Joshua.Hu | Joshua Rogers' Scribbles

AI slop security engineering: Okta's nextjs-0auth troubles

In October, I reported two security issues to Okta’s auth0/nextjs-auth0 project, here and here. The latter bug, an oauth parameter injection, allows for a range of types of abuse, like scoping tokens for unintended services, setting redirect_uri and scope to arbitrary values to leak tokens, and so on.

The patch was simple enough, so I opened a PR:

diff --git a/src/server/helpers/with-page-auth-required.ts b/src/server/helpers/with-page-auth-required.ts
index 41af2dfe..f07046b8 100644
--- a/src/server/helpers/with-page-auth-required.ts
+++ b/src/server/helpers/with-page-auth-required.ts
@@ -196,7 +196,7 @@ export const appRouteHandlerFactory =
           : opts.returnTo;
       const { redirect } = await import("next/navigation.js");
       redirect(
-        `${config.loginUrl}${opts.returnTo ? `?returnTo=${returnTo}` : ""}`
+        `${config.loginUrl}${opts.returnTo ? `?returnTo=${encodeURIComponent(returnTo)}` : ""}`
       );
     }
     return handler(params);

All’s well that ends well, right? Obviously, no.

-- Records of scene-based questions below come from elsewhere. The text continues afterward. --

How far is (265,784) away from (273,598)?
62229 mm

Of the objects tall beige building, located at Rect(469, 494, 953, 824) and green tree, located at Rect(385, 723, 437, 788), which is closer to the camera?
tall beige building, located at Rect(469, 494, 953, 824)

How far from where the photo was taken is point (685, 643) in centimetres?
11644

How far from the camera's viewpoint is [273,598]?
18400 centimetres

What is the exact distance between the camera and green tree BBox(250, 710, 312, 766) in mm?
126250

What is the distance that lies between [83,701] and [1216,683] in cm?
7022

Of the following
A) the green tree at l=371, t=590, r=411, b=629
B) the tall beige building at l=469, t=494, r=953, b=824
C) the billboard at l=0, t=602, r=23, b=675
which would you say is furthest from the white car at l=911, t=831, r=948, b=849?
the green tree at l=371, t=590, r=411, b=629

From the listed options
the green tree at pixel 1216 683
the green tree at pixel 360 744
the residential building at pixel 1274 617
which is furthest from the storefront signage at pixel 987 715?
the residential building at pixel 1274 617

The PR, 3 weeks later, was closed by the maintainer, an auth0 (an Okta company) employee, with the following comment:

This change is superseded by #2413. This was done to ensure that commits are signed. Orignal contribution history has been preserved. Hence closing this PR now.

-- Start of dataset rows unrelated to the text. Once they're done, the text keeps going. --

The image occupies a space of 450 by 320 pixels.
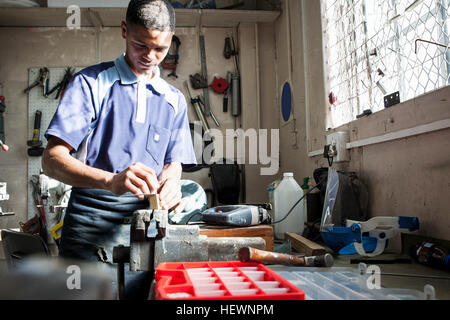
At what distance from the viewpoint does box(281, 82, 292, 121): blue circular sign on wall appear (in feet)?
10.4

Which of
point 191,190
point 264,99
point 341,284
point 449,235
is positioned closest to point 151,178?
point 341,284

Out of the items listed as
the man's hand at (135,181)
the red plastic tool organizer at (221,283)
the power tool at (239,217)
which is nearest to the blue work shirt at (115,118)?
the man's hand at (135,181)

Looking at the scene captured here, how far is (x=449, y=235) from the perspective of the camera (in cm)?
118

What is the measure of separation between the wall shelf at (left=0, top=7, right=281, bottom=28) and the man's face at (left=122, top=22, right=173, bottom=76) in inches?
90.1

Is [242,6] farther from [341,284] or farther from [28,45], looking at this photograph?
[341,284]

Hmm, let’s take a look at that PR:

auth0/nextjs-auth0 #2413

Hmm. That patch looks familiar. And who is Simen Olsen?

Pushing back on the attribution error, I replied:

history has been preserved

no it hasn’t. I don’t know who “Simen A. W. Olsen my@simen.io” is but it isn’t me and my commit here doesn’t reference that name or email address at all. Was it ai generated or something?

Of course, the answer was: yes. It was AI slop.

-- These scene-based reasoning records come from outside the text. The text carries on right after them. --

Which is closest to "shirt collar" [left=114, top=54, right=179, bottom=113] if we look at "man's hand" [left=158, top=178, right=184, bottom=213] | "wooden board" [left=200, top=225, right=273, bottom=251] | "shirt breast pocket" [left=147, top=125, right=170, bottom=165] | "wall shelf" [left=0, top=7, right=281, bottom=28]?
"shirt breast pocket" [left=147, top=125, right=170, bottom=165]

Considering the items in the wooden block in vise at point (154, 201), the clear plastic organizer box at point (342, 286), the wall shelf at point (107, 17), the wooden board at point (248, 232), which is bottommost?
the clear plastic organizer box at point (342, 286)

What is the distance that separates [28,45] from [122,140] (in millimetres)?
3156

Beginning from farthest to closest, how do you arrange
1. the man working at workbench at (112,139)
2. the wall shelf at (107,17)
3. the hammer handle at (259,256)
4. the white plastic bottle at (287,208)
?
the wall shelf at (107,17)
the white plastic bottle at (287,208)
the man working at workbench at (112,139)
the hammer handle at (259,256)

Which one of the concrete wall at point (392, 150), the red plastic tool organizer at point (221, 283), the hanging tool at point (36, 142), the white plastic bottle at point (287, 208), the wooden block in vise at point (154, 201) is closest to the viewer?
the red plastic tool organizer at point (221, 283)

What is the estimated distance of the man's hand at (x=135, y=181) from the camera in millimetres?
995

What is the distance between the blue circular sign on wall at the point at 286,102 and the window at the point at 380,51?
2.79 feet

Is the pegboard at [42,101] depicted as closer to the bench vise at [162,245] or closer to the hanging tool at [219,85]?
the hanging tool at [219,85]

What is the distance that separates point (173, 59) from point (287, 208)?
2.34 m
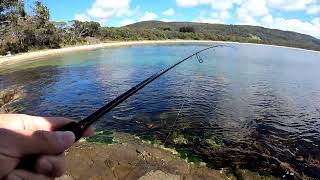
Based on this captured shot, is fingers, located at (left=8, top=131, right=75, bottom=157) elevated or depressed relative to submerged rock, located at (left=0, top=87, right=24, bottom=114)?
elevated

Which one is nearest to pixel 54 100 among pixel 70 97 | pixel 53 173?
pixel 70 97

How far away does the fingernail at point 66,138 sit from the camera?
1477mm

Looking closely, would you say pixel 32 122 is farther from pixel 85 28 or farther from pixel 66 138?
pixel 85 28

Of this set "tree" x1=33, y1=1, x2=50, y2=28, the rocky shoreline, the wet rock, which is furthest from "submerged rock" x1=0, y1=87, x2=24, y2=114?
"tree" x1=33, y1=1, x2=50, y2=28

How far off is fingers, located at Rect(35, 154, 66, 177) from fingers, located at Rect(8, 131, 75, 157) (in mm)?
29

Hi @MegaManSec I sincerely apologize for this attribution error.

Can confirm that an AI workflow was used to created the rebased commit, which got confused with OP details. I’ve added a correction to #2413, and will ensure the changelog is updated.

Thank you for calling this out, we’ll make sure this doesn’t happen again.

Not only did the maintainer state the above, they also used AI to generate the response! In a now-deleted comment, they clearly used some AI to respond to my complaint:

auth0/nextjs-auth0 #2413’s now-deleted comment

With the classic ChatGPT “you are absolutely correct”, it’s pretty frustrating that this developer used AI to:

  1. Take my report/PR and commit it themselves.
  2. Used AI to commit it, removing my attribution.
  3. Used AI to “apologise” for using AI, then stated that “it won’t happen again” – (yeah right; please provide a detailed explanation how you’re going to ensure that, when clearly a 1-line code change is too much for your AI to handle without breaking).
  4. Refused to fix the commit to remove the invalid / AI-generated-slop details, and add back mine.

Indeed, asking:

I would appreciate force-pushing a fix for the commit to properly include my information in the commit.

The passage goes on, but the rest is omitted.